Second, even when the PCR setting has been optimized and verified, positive confirmation of sex reversal requires multiple lines of validation to confidently exclude other explanations for finding an apparent mismatch between phenotypic and genotypic sex. In the present study, the PCR was re-run for discordant individuals, which is great, but this kind of validation is insufficient because it does not address the following sources of error:
1. Samples can get accidentally swapped or mislabeled, especially when the staff is not trained or motivated enough to handle the samples with sufficient care (as might perhaps happen with people working under great pressure in a hospital). This kind of error is very difficult to track and prove, but in our experience (and talking with colleagues, also in other research labs) it does occasionally happen when working with a large number of samples, despite all efforts to prevent mistakes. More often than not in such cases, one can deduce the error from the circumstances of taking and processing the sample; if any such suspicion arises, we consider the data unreliable and hence missing.
2. Similarly, there is a chance for contamination, either during taking the sample or during the process of DNA extraction and PCR. For example, failing to use flame-sterilized equipment for taking liver samples might easily explain the occurrence of ZW DNA in some males. Contamination can be tested by extracting DNA from an independent sample if multiple samples have been taken from the same individual. Post-sampling contamination can be tested if the initial sample is divided into smaller parts and the parts are processed independently.
3. Measuring DNA concentration and ensuring that all samples are in the ideal concentration range can be helpful. Too low concentration might lead to false negatives, but too high concentration can also yield unreliable results. Even if DNA concentrations are not known, one should check if the bands of discordant individuals are similarly strong/faint on the gel as those of the concordant individuals; conspicuous differences between the two groups would suggest that the apparent discordance might be a genotyping artefact.
4. When all the above aspects suggest that the PCR result is valid, it may still provide false information on genotypic sex due to marker error. For example, one of the primers may fail to bind to the DNA on the primer binding site, producing one band instead of two (making a ZW individual appear ZZ). This can happen by rare mutation, recombination, or other rearrangement
in the sex chromosomes. Such polymorphisms on the sex chromosomes can even lead to a few “normal” ZZ males having a W-specific marker (Ehl et al., 2021). Therefore, the safest way of diagnosing sex reversals is to apply more than one marker or method. For example, the authors could try using primers for other genes that show sexual dimorphism in their intronic regions, such as intron 16 of the NIPBL gene (Suh et al., 2011) or intron 3 of the ATP5A1 gene (Ellegren & Carmichael, 2001), to test if the mismatch between phenotypic sex and genotype is consistent across multiple loci along the sex chromosomes. If that is not possible, it is strongly advised to check for CHD1 polymorphisms with Sanger sequencing, which should not be prohibitively costly for a small sample size of putatively sex-reversed individuals.
5. If genotypic sex is confirmed by all the above tests, it is still possible that phenotypic sex was mis-categorized. For example, Lee et al. (2008) attributed the 12.7% mismatch rate across 25 avian species to erroneously recorded phenotypic sex in the tissue bank data. To avoid doubts in this respect, it is recommended to provide photographs of all the sex-reversed individuals (e.g. in supplementary material), showing both their gonads and their external characteristics that may be informative about their sex (e.g. dichromatic plumage). For example, the “intersex individuals” described in L236-242 might be gynandromorphs (Adolfi et al., 2019), which would be a very interesting finding from the wild, but it needs to be distinguished from sex reversal. Ideally, the gonads of discordant individuals should be further investigated by histological examination, as this would help clarifying their phenotypic sex and inferring their reproductive potential.
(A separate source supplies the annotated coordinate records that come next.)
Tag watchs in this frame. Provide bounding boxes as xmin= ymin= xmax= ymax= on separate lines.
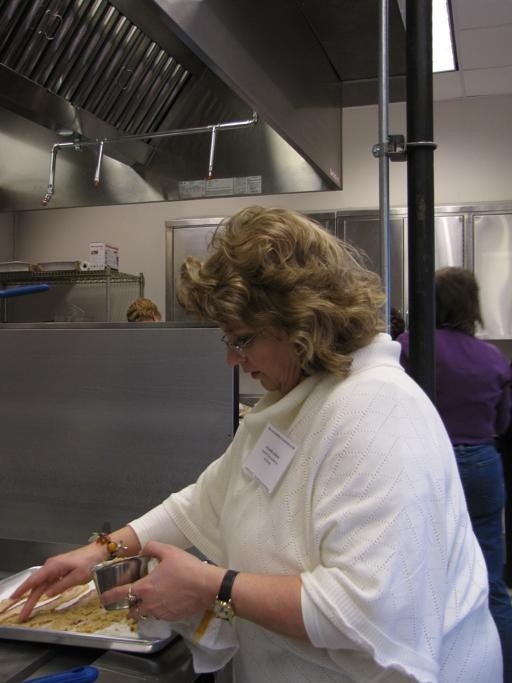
xmin=212 ymin=569 xmax=238 ymax=619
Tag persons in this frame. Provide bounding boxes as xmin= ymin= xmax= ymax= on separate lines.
xmin=126 ymin=299 xmax=162 ymax=322
xmin=9 ymin=203 xmax=506 ymax=682
xmin=394 ymin=266 xmax=512 ymax=683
An additional issue is the statistical analyses (although this is much less important than the doubts about “sex reversals” being genuine). For each species separately, several measurements of external morphology were compared between discordant and concordant individuals using various statistical tests. However, the sample sizes for discordant individuals are so low (n = 1 - 5 across Tables 2-4) that none of these statistical tests can be used reliably. The only valid statistical approach we can imagine here is either some kind of randomization test (bootstrapping) or, alternatively, comparing the data points of discordant individuals qualitatively to the 95% confidence intervals of the data calculated from the concordant individuals. We strongly recommend presenting the data in box plots to show the median, interquartile range, minimum and maximum value for each variable in the concordant individuals, and indicating the position of discordant individuals along these distributions as points (symbols) added onto the plots. If this information is given, we do not think any other statistical inference is needed – because any statistical test would be powerless to answer the question “do sex-discordant individuals differ in size measurements from concordant conspecifics?” at such tiny sample sizes.
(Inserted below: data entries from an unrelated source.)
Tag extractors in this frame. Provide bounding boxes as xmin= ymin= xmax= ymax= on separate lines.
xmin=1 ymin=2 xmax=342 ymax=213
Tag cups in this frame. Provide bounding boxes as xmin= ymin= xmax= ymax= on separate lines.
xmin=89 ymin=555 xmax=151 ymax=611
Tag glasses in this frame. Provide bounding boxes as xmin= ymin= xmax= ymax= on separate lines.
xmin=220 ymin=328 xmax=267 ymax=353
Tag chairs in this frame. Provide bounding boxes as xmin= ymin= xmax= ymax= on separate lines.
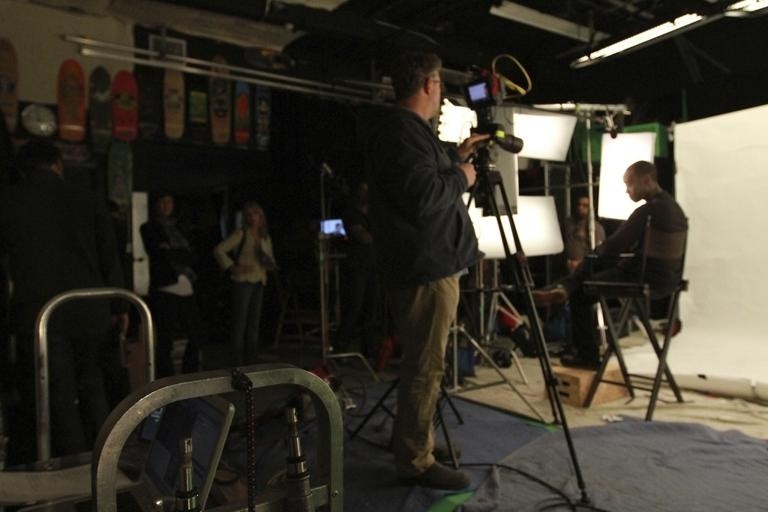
xmin=580 ymin=212 xmax=689 ymax=424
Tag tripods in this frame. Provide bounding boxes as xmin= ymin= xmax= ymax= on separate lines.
xmin=349 ymin=372 xmax=467 ymax=470
xmin=484 ymin=260 xmax=531 ymax=346
xmin=437 ymin=314 xmax=551 ymax=427
xmin=465 ymin=259 xmax=532 ymax=388
xmin=305 ymin=232 xmax=384 ymax=384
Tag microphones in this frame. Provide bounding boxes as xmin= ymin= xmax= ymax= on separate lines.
xmin=322 ymin=162 xmax=334 ymax=177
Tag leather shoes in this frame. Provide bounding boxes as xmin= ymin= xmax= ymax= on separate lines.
xmin=532 ymin=282 xmax=568 ymax=305
xmin=395 ymin=446 xmax=471 ymax=489
xmin=562 ymin=354 xmax=603 ymax=370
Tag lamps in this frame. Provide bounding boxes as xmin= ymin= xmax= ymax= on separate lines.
xmin=486 ymin=0 xmax=767 ymax=71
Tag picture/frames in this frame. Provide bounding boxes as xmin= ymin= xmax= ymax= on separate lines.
xmin=146 ymin=34 xmax=188 ymax=67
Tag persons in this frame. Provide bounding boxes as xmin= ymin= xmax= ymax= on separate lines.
xmin=372 ymin=53 xmax=491 ymax=490
xmin=213 ymin=201 xmax=276 ymax=363
xmin=139 ymin=189 xmax=203 ymax=377
xmin=336 ymin=181 xmax=394 ymax=364
xmin=294 ymin=221 xmax=346 ymax=343
xmin=558 ymin=196 xmax=606 ymax=356
xmin=1 ymin=138 xmax=130 ymax=470
xmin=530 ymin=160 xmax=688 ymax=368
Finally, we must point out that the data tables provided at the Dryad link fall short of the guidelines for open access transparency. Although 5 species were studied, data tables are provided for 4 only. For each species, there is one excel file with a lot of sheets, with no explanation as to what each sheet represents; some of the sheets are empty. There should be a single sheet for each species, providing all the data for all individuals, using headers and values that are easy to interpret (or else explained in another sheet or file). For example, it is unclear what “Intersex in place” means, while it is impossible to find out from the tables which individuals were intersex.

Further, relatively minor comments on the manuscript in the order of appearance in the text:

L37-38: This sentence should be deleted from the abstract, because the study does not address any of the issues mentioned here. We agree that these issues are relevant as they provide motivation for studying sex reversal, but the results in this manuscript do not allow for any inference to be made about these topics.
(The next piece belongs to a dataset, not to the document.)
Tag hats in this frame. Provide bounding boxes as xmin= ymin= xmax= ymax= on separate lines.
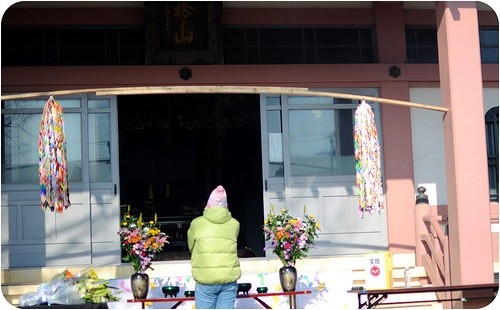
xmin=204 ymin=185 xmax=228 ymax=211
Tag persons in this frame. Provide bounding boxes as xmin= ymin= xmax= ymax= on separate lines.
xmin=186 ymin=185 xmax=242 ymax=309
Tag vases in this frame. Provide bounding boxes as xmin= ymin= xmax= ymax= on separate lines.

L52: Distinction between genotypic and phenotypic sex is important for so many reasons beyond the potential disconnect between “brain sex” and “gonad sex”. According to theoretical models, the presence of sex-reversed individuals in wild populations may catalyze various demographic and microevolutionary processes, including skewed sex ratios, reduced effective population sizes, evolutionary transitions between sex-determination systems, evolutionary changes of mate-choice preferences, and even population extinction (e.g. Grossen et al., 2011; Bókony et al., 2017; Schwanz et al., 2020; Nemesházi et al., 2021).

L63: Temperature-dependent sex determination is only one (albeit the best known and apparently most widespread) form of environmental sex determination, so please change “i.e.” to “e.g.” here.

L93-95: This statement should be backed up with evidence. What publications demonstrate that sex reversal commonly has such deleterious effects? We very much doubt that any evidence of that sort exists in birds. The fitness consequences of sex reversal are extremely poorly known even in taxa where sex reversal has been studied more often, and in more detail, than in birds (e.g. reptiles, amphibians).

L110: Please clarify in the text that this sentence does not refer to birds but to reptiles and humans.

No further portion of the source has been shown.